Exercise goal =>
Reproduce the listing below word for word, from its first line through its last.

Record excerpts =>
--*--
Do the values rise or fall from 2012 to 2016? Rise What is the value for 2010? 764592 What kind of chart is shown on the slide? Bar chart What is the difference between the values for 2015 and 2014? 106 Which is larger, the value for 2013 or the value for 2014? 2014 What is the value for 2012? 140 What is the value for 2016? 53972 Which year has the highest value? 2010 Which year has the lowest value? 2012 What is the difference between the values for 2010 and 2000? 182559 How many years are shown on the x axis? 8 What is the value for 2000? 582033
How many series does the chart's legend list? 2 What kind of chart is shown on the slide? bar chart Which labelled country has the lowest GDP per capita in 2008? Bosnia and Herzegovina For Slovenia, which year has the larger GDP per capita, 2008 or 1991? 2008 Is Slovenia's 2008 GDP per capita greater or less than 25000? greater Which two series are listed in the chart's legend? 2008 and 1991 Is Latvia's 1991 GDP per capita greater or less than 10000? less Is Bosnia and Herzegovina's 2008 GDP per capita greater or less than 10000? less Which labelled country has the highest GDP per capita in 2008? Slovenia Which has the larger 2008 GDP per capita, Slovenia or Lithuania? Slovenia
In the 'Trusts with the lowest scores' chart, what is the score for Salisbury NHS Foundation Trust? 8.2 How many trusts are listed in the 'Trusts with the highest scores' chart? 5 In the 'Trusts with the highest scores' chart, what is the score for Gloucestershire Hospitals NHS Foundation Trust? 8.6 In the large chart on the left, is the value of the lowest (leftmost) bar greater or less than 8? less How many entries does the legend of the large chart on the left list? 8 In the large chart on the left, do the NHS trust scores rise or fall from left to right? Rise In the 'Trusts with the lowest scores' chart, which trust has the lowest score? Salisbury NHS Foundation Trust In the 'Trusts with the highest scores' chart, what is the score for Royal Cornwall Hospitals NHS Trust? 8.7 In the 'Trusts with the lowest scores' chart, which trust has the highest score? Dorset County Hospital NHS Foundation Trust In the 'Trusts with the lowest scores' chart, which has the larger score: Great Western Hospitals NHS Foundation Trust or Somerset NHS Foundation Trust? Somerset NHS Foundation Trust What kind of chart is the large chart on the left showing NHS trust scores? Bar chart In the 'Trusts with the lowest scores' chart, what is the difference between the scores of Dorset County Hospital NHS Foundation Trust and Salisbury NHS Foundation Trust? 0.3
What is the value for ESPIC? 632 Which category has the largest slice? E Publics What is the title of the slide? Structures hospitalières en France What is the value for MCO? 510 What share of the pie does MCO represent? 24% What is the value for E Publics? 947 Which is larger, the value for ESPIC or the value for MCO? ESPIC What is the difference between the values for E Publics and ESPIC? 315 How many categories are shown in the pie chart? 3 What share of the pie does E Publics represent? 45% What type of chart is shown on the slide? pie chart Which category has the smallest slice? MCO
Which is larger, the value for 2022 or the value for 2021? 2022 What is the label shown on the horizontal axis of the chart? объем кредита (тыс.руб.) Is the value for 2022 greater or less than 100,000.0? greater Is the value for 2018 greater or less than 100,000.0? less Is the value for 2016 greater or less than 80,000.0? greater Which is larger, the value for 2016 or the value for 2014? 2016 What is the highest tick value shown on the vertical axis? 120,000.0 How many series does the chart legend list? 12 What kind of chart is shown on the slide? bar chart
--*--
Written reply =>
Do the values rise or fall from 2012 to 2016? Rise What is the value for 2010? 764592 What kind of chart is shown on the slide? Bar chart What is the difference between the values for 2015 and 2014? 106 Which is larger, the value for 2013 or the value for 2014? 2014 What is the value for 2012? 140 What is the value for 2016? 53972 Which year has the highest value? 2010 Which year has the lowest value? 2012 What is the difference between the values for 2010 and 2000? 182559 How many years are shown on the x axis? 8 What is the value for 2000? 582033
How many series does the chart's legend list? 2 What kind of chart is shown on the slide? bar chart Which labelled country has the lowest GDP per capita in 2008? Bosnia and Herzegovina For Slovenia, which year has the larger GDP per capita, 2008 or 1991? 2008 Is Slovenia's 2008 GDP per capita greater or less than 25000? greater Which two series are listed in the chart's legend? 2008 and 1991 Is Latvia's 1991 GDP per capita greater or less than 10000? less Is Bosnia and Herzegovina's 2008 GDP per capita greater or less than 10000? less Which labelled country has the highest GDP per capita in 2008? Slovenia Which has the larger 2008 GDP per capita, Slovenia or Lithuania? Slovenia
In the 'Trusts with the lowest scores' chart, what is the score for Salisbury NHS Foundation Trust? 8.2 How many trusts are listed in the 'Trusts with the highest scores' chart? 5 In the 'Trusts with the highest scores' chart, what is the score for Gloucestershire Hospitals NHS Foundation Trust? 8.6 In the large chart on the left, is the value of the lowest (leftmost) bar greater or less than 8? less How many entries does the legend of the large chart on the left list? 8 In the large chart on the left, do the NHS trust scores rise or fall from left to right? Rise In the 'Trusts with the lowest scores' chart, which trust has the lowest score? Salisbury NHS Foundation Trust In the 'Trusts with the highest scores' chart, what is the score for Royal Cornwall Hospitals NHS Trust? 8.7 In the 'Trusts with the lowest scores' chart, which trust has the highest score? Dorset County Hospital NHS Foundation Trust In the 'Trusts with the lowest scores' chart, which has the larger score: Great Western Hospitals NHS Foundation Trust or Somerset NHS Foundation Trust? Somerset NHS Foundation Trust What kind of chart is the large chart on the left showing NHS trust scores? Bar chart In the 'Trusts with the lowest scores' chart, what is the difference between the scores of Dorset County Hospital NHS Foundation Trust and Salisbury NHS Foundation Trust? 0.3
What is the value for ESPIC? 632 Which category has the largest slice? E Publics What is the title of the slide? Structures hospitalières en France What is the value for MCO? 510 What share of the pie does MCO represent? 24% What is the value for E Publics? 947 Which is larger, the value for ESPIC or the value for MCO? ESPIC What is the difference between the values for E Publics and ESPIC? 315 How many categories are shown in the pie chart? 3 What share of the pie does E Publics represent? 45% What type of chart is shown on the slide? pie chart Which category has the smallest slice? MCO
Which is larger, the value for 2022 or the value for 2021? 2022 What is the label shown on the horizontal axis of the chart? объем кредита (тыс.руб.) Is the value for 2022 greater or less than 100,000.0? greater Is the value for 2018 greater or less than 100,000.0? less Is the value for 2016 greater or less than 80,000.0? greater Which is larger, the value for 2016 or the value for 2014? 2016 What is the highest tick value shown on the vertical axis? 120,000.0 How many series does the chart legend list? 12 What kind of chart is shown on the slide? bar chart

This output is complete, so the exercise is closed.